For a quicker checkpoint with the same comparison matrix:

cargo run --release -p ferrocat-bench -- compare gettext-official-quick-v1 --out benchmark/results/gettext-official-quick-v1-$(date +%Y%m%d-%H%M%S).json

That profile currently uses:

  • minimum_sample_millis: 100
  • 1 warmup and 3 measured samples for parse/stringify scenarios
  • 1 warmup and 2 measured samples for workflow scenarios

Use it for faster day-to-day checks. Keep gettext-official-v1 as the primary report for published comparisons.

For GNU gettext CLI scenarios, the report additionally records an empty-cli-run baseline using a minimal header-only input. This adds:

  • baseline_elapsed_ns and adjusted sample fields for msgcat / msgmerge
  • adjusted median statistics alongside the raw end-to-end statistics

The raw timing remains the primary comparison number. The adjusted timing is a secondary estimate for understanding how much of the CLI measurement is fixed overhead versus actual fixture work.

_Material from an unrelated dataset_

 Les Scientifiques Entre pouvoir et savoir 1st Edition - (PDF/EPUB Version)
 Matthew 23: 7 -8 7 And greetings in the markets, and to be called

For the workflow-oriented suite:

cargo run --release -p ferrocat-bench -- compare gettext-workflows-v1 --out benchmark/results/gettext-workflows-v1-$(date +%Y%m%d-%H%M%S).json

That profile covers:

  • merge_catalog versus msgmerge

The msgmerge benchmark path runs with --no-fuzzy-matching. This makes the comparison closer to ferrocat's exact-match merge model and avoids comparing heuristic translation carry-over against a library that intentionally does not optimize for msgid-based fuzzy recovery.

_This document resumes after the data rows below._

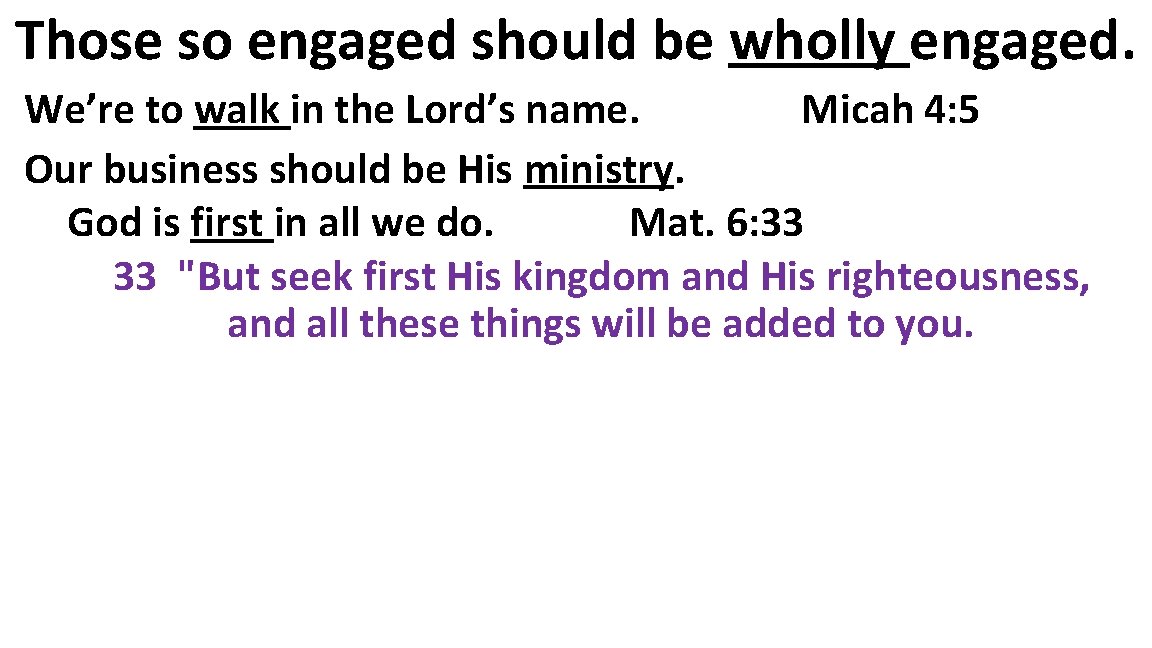 Those so engaged should be wholly engaged. We’re to walk in the Lord’s name.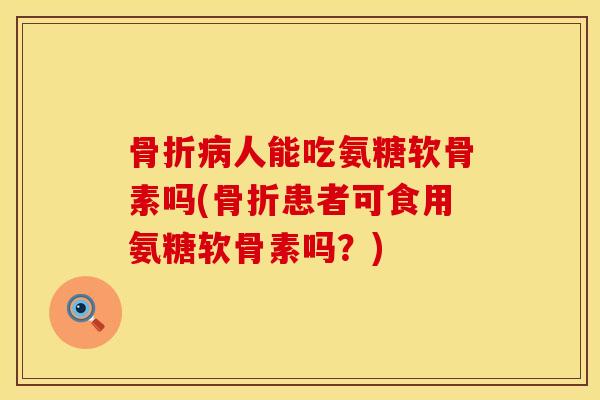 骨折病人能吃氨糖软骨素吗(骨折患者可食用氨糖软骨素吗?)
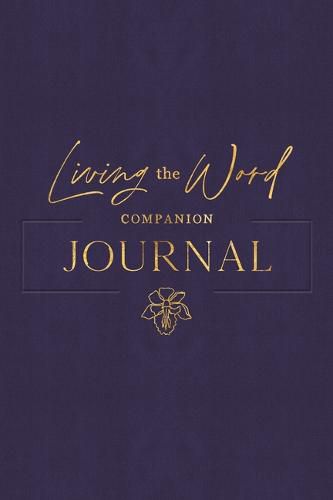 Living the Word Companion Journal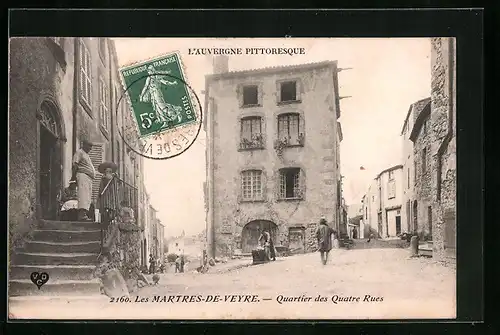 AK Les Martres-de-Veyre, L`Auvergne Pittoresque, Quartier des Quatre Rues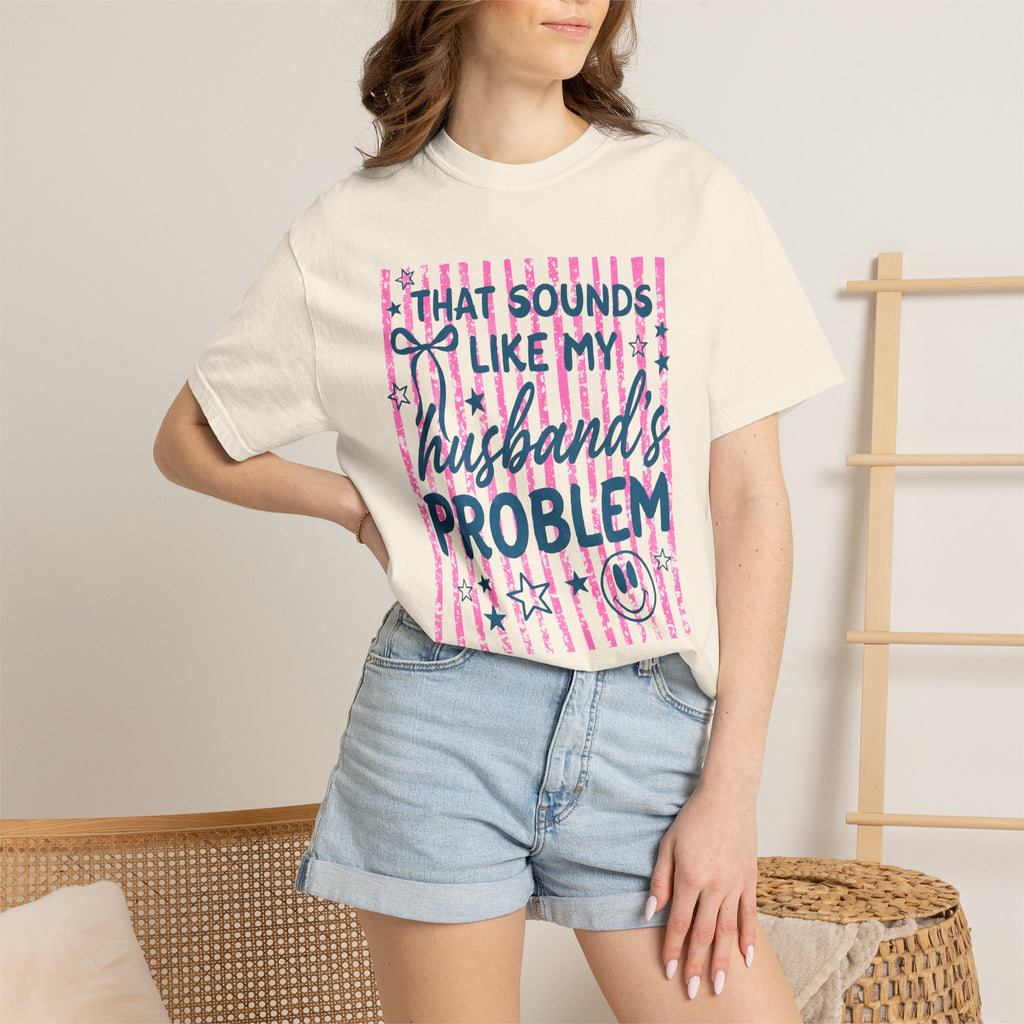 That Sounds Like My Husband's Problem T-Shirt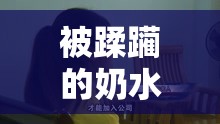 被蹂躏的奶水1在线播放迅雷下载：高清完整版免费观看，快速下载资源推荐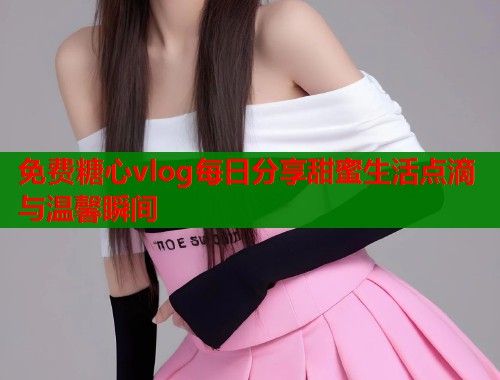 免费糖心vlog每日分享甜蜜生活点滴与温馨瞬间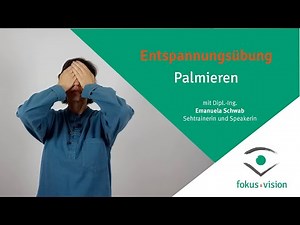Sehtraining Entspannungsübung: Palmieren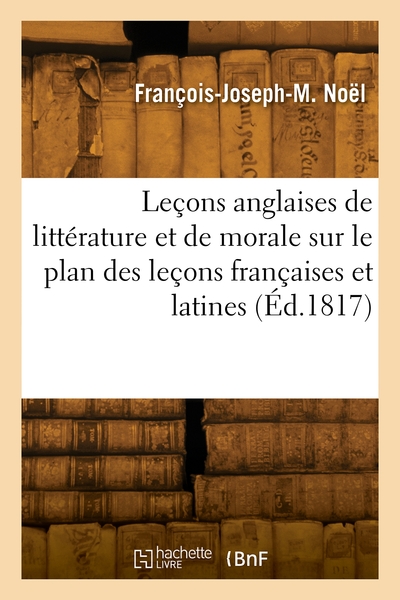 Leçons anglaises de littérature et de morale sur le plan des leçons françaises et latines - François-Joseph-Michel Noël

For the broader workflow ecosystem suite:

cargo run --release -p ferrocat-bench -- compare gettext-workflows-ecosystem-v1 --out benchmark/results/gettext-workflows-ecosystem-v1-$(date +%Y%m%d-%H%M%S).json

That profile extends the workflow comparison with:

  • pofile
  • pofile-ts
  • polib

These are measured as fair reconstructed workflows using each library's parse and stringify APIs around the same extracted-message merge step.

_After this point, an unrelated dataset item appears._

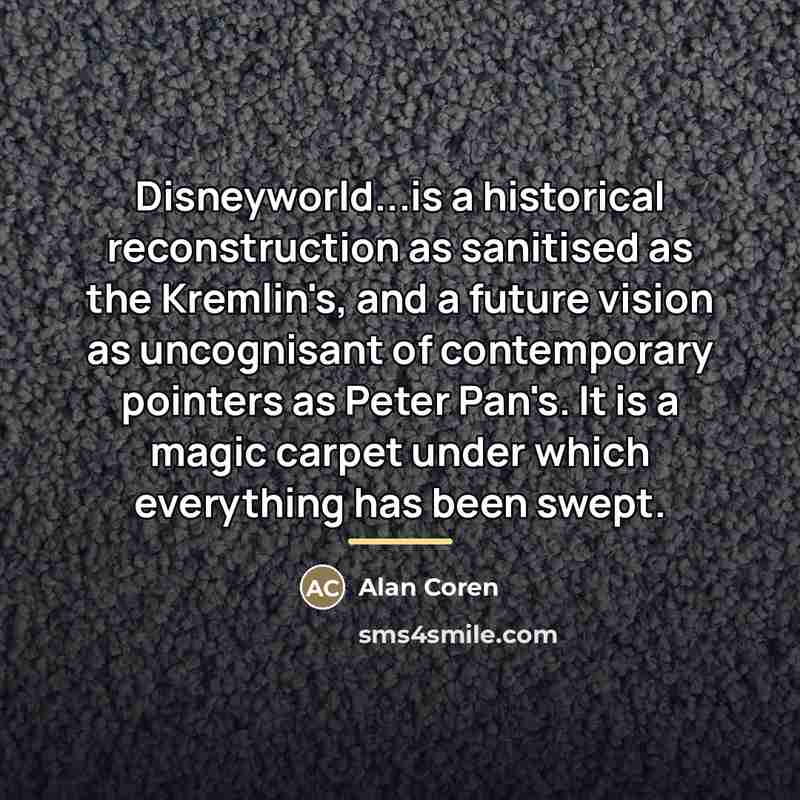 “Disneyworld...is a historical reconstruction as sanitised as the Kremlin's, and…” quote by Alan Coren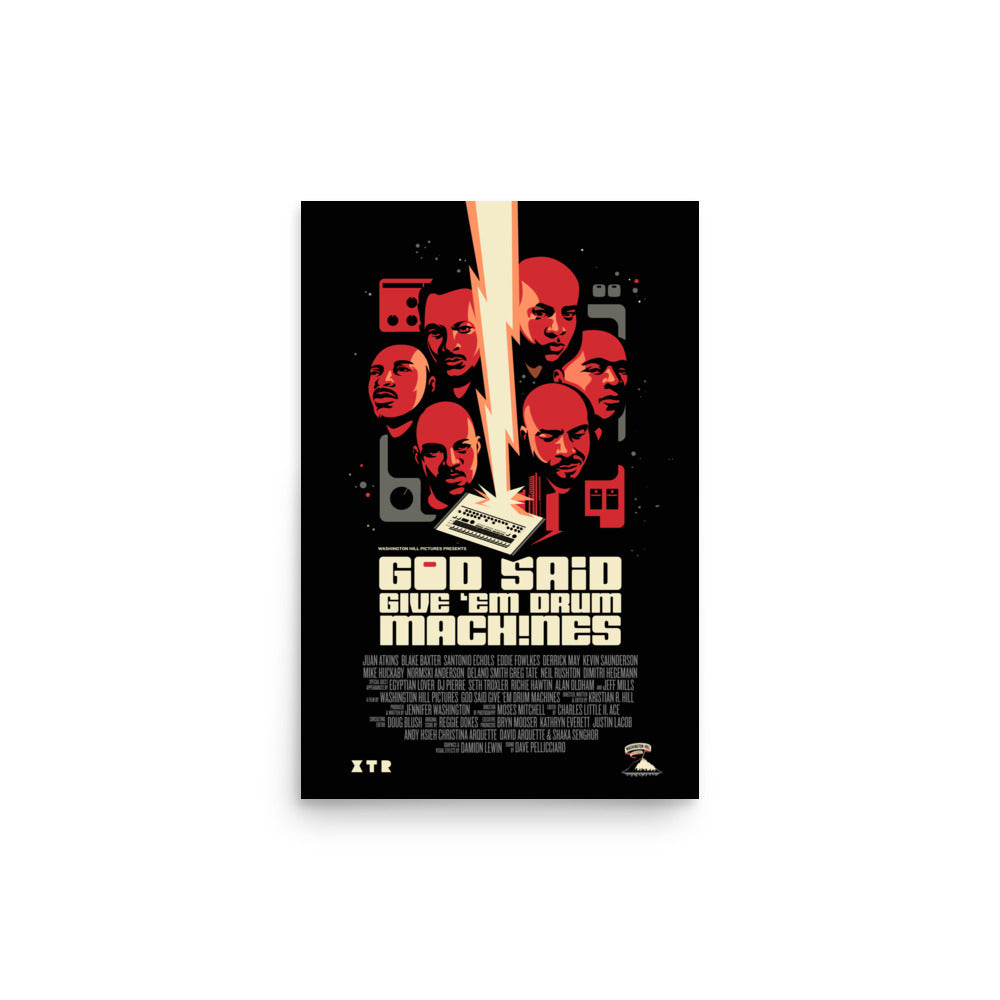 God Said Give ’Em Drum Machines 12x18 Poster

For the broader compatibility/detail suite:

cargo run --release -p ferrocat-bench -- compare gettext-compat-v1 --out benchmark/results/gettext-compat-v1-$(date +%Y%m%d-%H%M%S).json

Use this when you want more fixture variety than the slim official profile provides.

Result Storage

  • Internal microbenchmark history stays in /performance/performance-history
  • External comparison reports should be written under benchmark/results/
  • Do not copy external compare results into the internal performance history tables

Current gettext-official-v1 Shape

  • gettext-ui-de-10000
  • gettext-saas-fr-10000
  • gettext-commerce-pl-10000

External baselines currently wired:

  • polib, pofile, pofile-ts, and gettext-parser on the classic gettext parse/stringify corpora: gettext-ui-de-10000, gettext-saas-fr-10000, gettext-commerce-pl-10000
  • msgcat on stringify comparisons
  • msgmerge on the conservative merge corpus, with --no-fuzzy-matching
  • ferrocat internal owned vs borrowed parse baselines on de, fr, and pl

Workflow-only baselines currently wired:

  • pofile, pofile-ts, and polib on gettext-workflows-ecosystem-v1
  • each measured as parse -> merge -> serialize pipelines on gettext-ui-de-1000 and gettext-ui-de-10000
  • gettext-parser is intentionally excluded from workflow benchmarking for now because its PO compile/parse path does not preserve obsolete entries in a way that is semantically fair for msgmerge-style workflows
  • update_catalog is intentionally excluded from the public cross-tool benchmark tables because it is a broader catalog-maintenance API without a clean direct equivalent in the external comparison set

This is intentional. The official profile is meant to answer the small, understandable benchmark question first. The broader gettext-compat-v1 profile is still available when you want more detail, and the advanced mixed-* / ICU-heavy corpora remain separate from the official gettext comparison track.

Reporting Expectations

When you share benchmark results from the external suite, include the environment block from the JSON report together with the throughput table. At minimum, keep these fields visible:

  • system_label
  • os
  • cpu_model
  • memory_bytes
  • rustc_version
  • node_version
  • python_version
  • msgcat_version / msgmerge_version when GNU gettext numbers are shown

This keeps published numbers tied to the machine and toolchain they were measured on without exposing private hostnames.